开口后,他只是吐出了一口气,发不出任何的声响。
第111章
唐誉就跟听到了似的,忽然间回过了身,应该有人叫他。
白洋站在走廊的另外一端,变成了一个人形立牌,五官凝固在脸上,任何微表情都没有。唐誉加快脚步,像之前无数次走到他面前:“你什么时候过来的?”
白洋的身体忽悠了一下。
不是颤动,是真正的忽悠了一下,带有惯性的摇摆。之前说过的话通通变成了冷枪,将他打成了筛子。
“你等我一下,我要去做个检查。”唐誉还当他是着急,毕竟他自己还保有一定的理智,明确地知道现在生病了。唐誉生来就看不得身边人着急,哪怕到了这个程度,他还是想要力所能及地安慰别人。
“赵医生能力很强,信得过,等我确诊之后就好办了,不会有太大的事。”唐誉捏了捏白洋的手,“你先去休息室等我。”
他的手刚要抽走,白洋一个健步上前,又将他拉回来。唐誉这个人怎么能和病号服扯上关系呢?这太不对了。

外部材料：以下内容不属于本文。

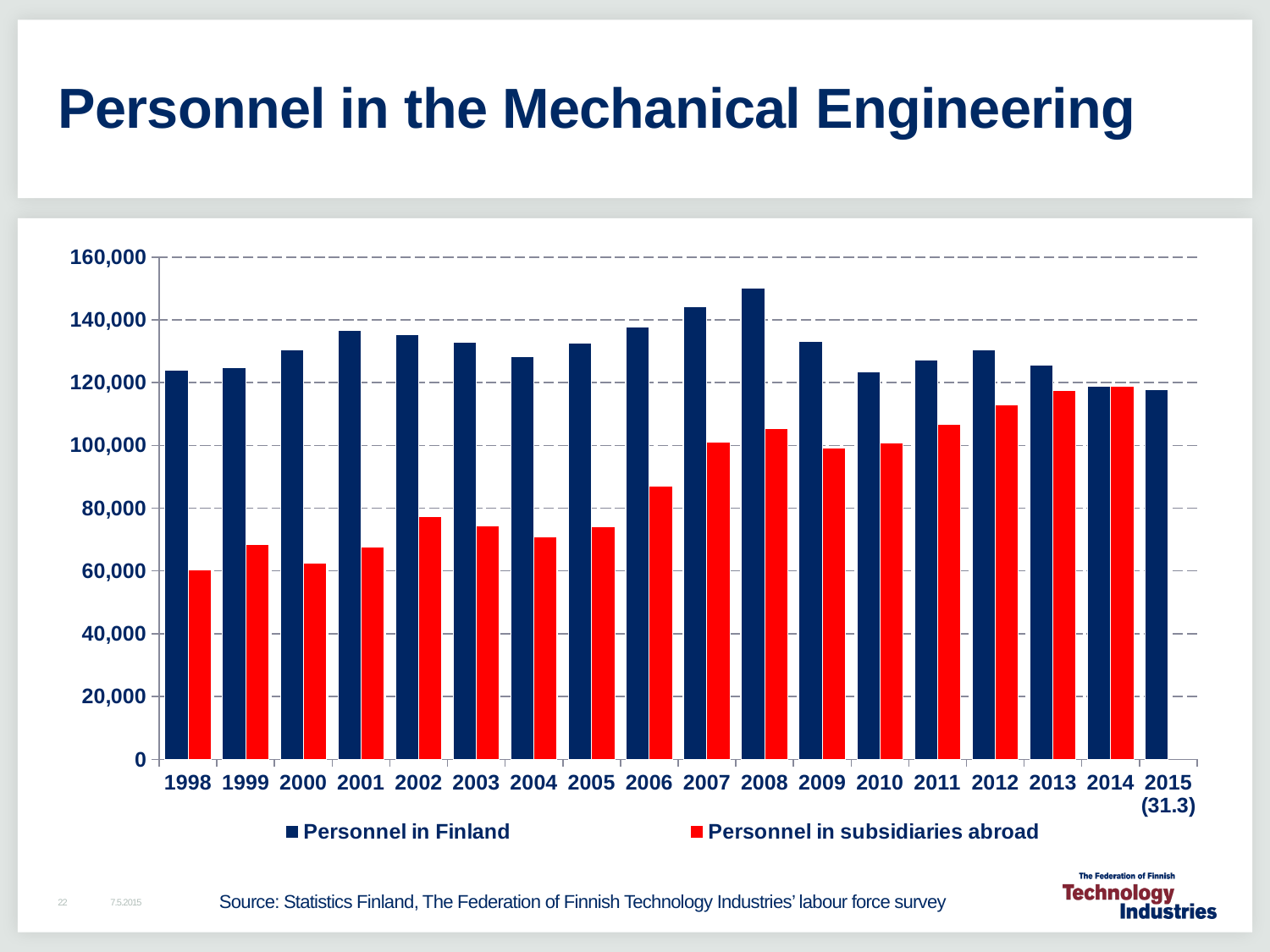
How many series does the legend list? 2 How many years are shown on the x axis? 18 Is the value for Personnel in subsidiaries abroad in 2012 greater or less than 100,000? greater Does the value for Personnel in subsidiaries abroad generally rise or fall from 1998 to 2014? rise Is the value for Personnel in subsidiaries abroad in 1998 greater or less than 80,000? less In which year is the value for Personnel in subsidiaries abroad lowest? 1998 Is the value for Personnel in Finland in 2008 greater or less than 140,000? greater In which year is the value for Personnel in Finland highest? 2008 What colour are the bars for Personnel in subsidiaries abroad? Red Which is larger: Personnel in subsidiaries abroad in 2002 or in 2012? 2012 What kind of chart is shown on the slide? Bar chart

唐誉显然被他的小动作逗笑了,在他记忆里,白洋可不是患得患失、失魂落魄的人啊。“你别害怕,我只是去做检查,然后按照流程治病就好了。等我好了咱们还有很多事情要做,对了,一会儿谈山灵要是打电话找我,你帮我接一下。”
“基金会要成立,正规流程这方面咱们可以咨询法务部。”唐誉在此时此刻比白洋更像一个正常人,他从不虎头蛇尾,“我还有一个客户要对接,对接之前你帮我对一下细节,好么?”
白洋喉头里只有干哑。为什么?为什么所有的重担都压在唐誉身上?
陈宗岱和陈念国,为什么选唐誉?唐家那么多人,为什么就选唐誉!
“对我一下啊,我很快回来。”唐誉给他指了下本层休息室的方向。
他原本不想走,但是医生和护士那边催得紧,只能先把白洋带到休息室再去。走向诊疗室的这一路,唐誉一直能感觉到背后的目光,白洋用注视送了他一路。他并不希望自己的确诊这么沉重,生病了好好看病就好。
所以坐到赵医生面前时,唐誉也格外配合。
打心里话来说,赵医生也不愿意看到唐誉穿上这身病号服。哪怕他没有百分百的把握,也不会让唐誉这样快就换衣服。但是从一位专业医生的经验来看,他们有能力分辨患者和普通人。